# What is required:
Could you extract every one of the records below, copying each line word for word?

(Scene-based spatial questions)
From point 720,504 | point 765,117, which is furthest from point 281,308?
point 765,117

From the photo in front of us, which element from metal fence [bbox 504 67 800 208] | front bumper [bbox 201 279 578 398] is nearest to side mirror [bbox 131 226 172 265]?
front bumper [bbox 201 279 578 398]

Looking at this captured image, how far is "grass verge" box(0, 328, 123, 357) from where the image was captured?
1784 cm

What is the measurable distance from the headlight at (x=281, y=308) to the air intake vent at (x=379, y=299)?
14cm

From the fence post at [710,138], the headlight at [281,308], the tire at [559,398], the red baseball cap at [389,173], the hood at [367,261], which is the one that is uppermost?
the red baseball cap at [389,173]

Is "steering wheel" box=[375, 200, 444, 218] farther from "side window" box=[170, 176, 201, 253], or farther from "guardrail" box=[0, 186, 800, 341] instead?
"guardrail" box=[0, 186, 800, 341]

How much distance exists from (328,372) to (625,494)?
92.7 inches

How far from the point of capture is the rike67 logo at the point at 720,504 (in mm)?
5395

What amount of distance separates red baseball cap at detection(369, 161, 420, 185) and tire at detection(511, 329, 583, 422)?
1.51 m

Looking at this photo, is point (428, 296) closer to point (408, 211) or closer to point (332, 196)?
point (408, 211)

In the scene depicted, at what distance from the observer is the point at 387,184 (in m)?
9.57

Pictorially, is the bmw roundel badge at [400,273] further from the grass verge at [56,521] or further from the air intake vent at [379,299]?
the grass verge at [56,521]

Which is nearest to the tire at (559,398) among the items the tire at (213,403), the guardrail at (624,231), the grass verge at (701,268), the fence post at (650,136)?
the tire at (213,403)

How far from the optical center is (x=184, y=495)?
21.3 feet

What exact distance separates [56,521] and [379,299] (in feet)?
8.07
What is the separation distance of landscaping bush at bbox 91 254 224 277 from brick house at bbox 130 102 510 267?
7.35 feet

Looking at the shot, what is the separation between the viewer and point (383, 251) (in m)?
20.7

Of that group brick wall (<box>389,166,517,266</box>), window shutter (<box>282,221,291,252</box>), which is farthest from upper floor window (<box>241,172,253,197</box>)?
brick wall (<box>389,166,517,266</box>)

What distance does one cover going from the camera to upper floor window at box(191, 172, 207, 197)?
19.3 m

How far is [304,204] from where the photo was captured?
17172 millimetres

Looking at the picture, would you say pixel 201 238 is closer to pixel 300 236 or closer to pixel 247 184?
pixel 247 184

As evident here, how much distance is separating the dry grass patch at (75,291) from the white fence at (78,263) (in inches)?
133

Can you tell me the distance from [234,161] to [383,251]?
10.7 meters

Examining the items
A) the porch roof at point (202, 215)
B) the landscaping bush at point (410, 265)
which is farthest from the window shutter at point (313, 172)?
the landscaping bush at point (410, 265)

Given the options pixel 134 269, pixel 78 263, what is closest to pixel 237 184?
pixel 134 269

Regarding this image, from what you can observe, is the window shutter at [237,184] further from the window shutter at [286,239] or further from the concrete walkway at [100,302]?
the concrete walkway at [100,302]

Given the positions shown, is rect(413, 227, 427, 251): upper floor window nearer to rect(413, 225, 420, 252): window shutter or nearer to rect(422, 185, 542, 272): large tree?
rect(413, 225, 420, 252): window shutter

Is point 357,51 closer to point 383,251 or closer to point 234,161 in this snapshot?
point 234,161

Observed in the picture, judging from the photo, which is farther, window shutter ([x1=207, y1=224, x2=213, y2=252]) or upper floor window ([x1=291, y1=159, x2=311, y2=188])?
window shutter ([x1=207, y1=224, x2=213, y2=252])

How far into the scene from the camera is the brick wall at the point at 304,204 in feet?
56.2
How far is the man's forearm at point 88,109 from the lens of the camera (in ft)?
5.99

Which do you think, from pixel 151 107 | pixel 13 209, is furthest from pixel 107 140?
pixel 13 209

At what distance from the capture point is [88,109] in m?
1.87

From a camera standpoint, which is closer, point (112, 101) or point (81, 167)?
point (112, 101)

# Answer in full:
From point 720,504 | point 765,117, which is furthest from point 281,308?
point 765,117

From the photo in front of us, which element from metal fence [bbox 504 67 800 208] | front bumper [bbox 201 279 578 398] is nearest to side mirror [bbox 131 226 172 265]?
front bumper [bbox 201 279 578 398]

Looking at this captured image, how far is "grass verge" box(0, 328, 123, 357) from where the image was captured?
1784 cm

What is the measurable distance from the headlight at (x=281, y=308) to the air intake vent at (x=379, y=299)?
14cm

From the fence post at [710,138], the headlight at [281,308], the tire at [559,398], the red baseball cap at [389,173], the hood at [367,261], which is the one that is uppermost?
the red baseball cap at [389,173]

Is "steering wheel" box=[375, 200, 444, 218] farther from "side window" box=[170, 176, 201, 253], or farther from "guardrail" box=[0, 186, 800, 341] instead?
"guardrail" box=[0, 186, 800, 341]

How much distance exists from (328,372) to (625,494)?
92.7 inches

How far from the point of capture is the rike67 logo at the point at 720,504 (in mm)?
5395

What amount of distance separates red baseball cap at detection(369, 161, 420, 185) and tire at detection(511, 329, 583, 422)?
1.51 m

Looking at this photo, is point (428, 296) closer to point (408, 211) or closer to point (332, 196)?
point (408, 211)

In the scene depicted, at what distance from the observer is the point at 387,184 (in m)?
9.57

Pictorially, is the bmw roundel badge at [400,273] further from the grass verge at [56,521] or further from the air intake vent at [379,299]?
the grass verge at [56,521]

Which is nearest to the tire at (559,398) among the items the tire at (213,403), the guardrail at (624,231), the grass verge at (701,268), the fence post at (650,136)?
the tire at (213,403)

How far from the optical center is (x=184, y=495)?
21.3 feet

What exact distance separates [56,521] and [379,299] (in feet)?
8.07
What is the separation distance of landscaping bush at bbox 91 254 224 277 from brick house at bbox 130 102 510 267?
7.35 feet

Looking at the shot, what is the separation between the viewer and point (383, 251) (in m)?
20.7

Of that group brick wall (<box>389,166,517,266</box>), window shutter (<box>282,221,291,252</box>), which is farthest from upper floor window (<box>241,172,253,197</box>)?
brick wall (<box>389,166,517,266</box>)

What distance does one cover going from the camera to upper floor window at box(191, 172, 207, 197)?
19.3 m

How far is [304,204] from where the photo was captured?
17172 millimetres

Looking at the picture, would you say pixel 201 238 is closer to pixel 300 236 or closer to pixel 247 184?
pixel 247 184

As evident here, how much distance is separating the dry grass patch at (75,291) from the white fence at (78,263) (in inches)?
133

Can you tell me the distance from [234,161] to [383,251]?
10.7 meters

Examining the items
A) the porch roof at point (202, 215)
B) the landscaping bush at point (410, 265)
which is farthest from the window shutter at point (313, 172)?
the landscaping bush at point (410, 265)

Given the options pixel 134 269, pixel 78 263, what is closest to pixel 237 184?
pixel 134 269

Regarding this image, from what you can observe, is the window shutter at [237,184] further from the window shutter at [286,239] or further from the concrete walkway at [100,302]?
the concrete walkway at [100,302]

Given the positions shown, is rect(413, 227, 427, 251): upper floor window nearer to rect(413, 225, 420, 252): window shutter or nearer to rect(422, 185, 542, 272): large tree?
rect(413, 225, 420, 252): window shutter

Is point 357,51 closer to point 383,251 or closer to point 234,161 in this snapshot?
point 234,161

Observed in the picture, judging from the photo, which is farther, window shutter ([x1=207, y1=224, x2=213, y2=252]) or upper floor window ([x1=291, y1=159, x2=311, y2=188])?
window shutter ([x1=207, y1=224, x2=213, y2=252])

How far into the scene from the camera is the brick wall at the point at 304,204 in feet?
56.2
How far is the man's forearm at point 88,109 from the lens of the camera (in ft)?
5.99

Which do you think, from pixel 151 107 | pixel 13 209, is furthest from pixel 107 140?
pixel 13 209

At what distance from the capture point is [88,109] in m?
1.87

From a camera standpoint, which is closer, point (112, 101) or point (81, 167)?
point (112, 101)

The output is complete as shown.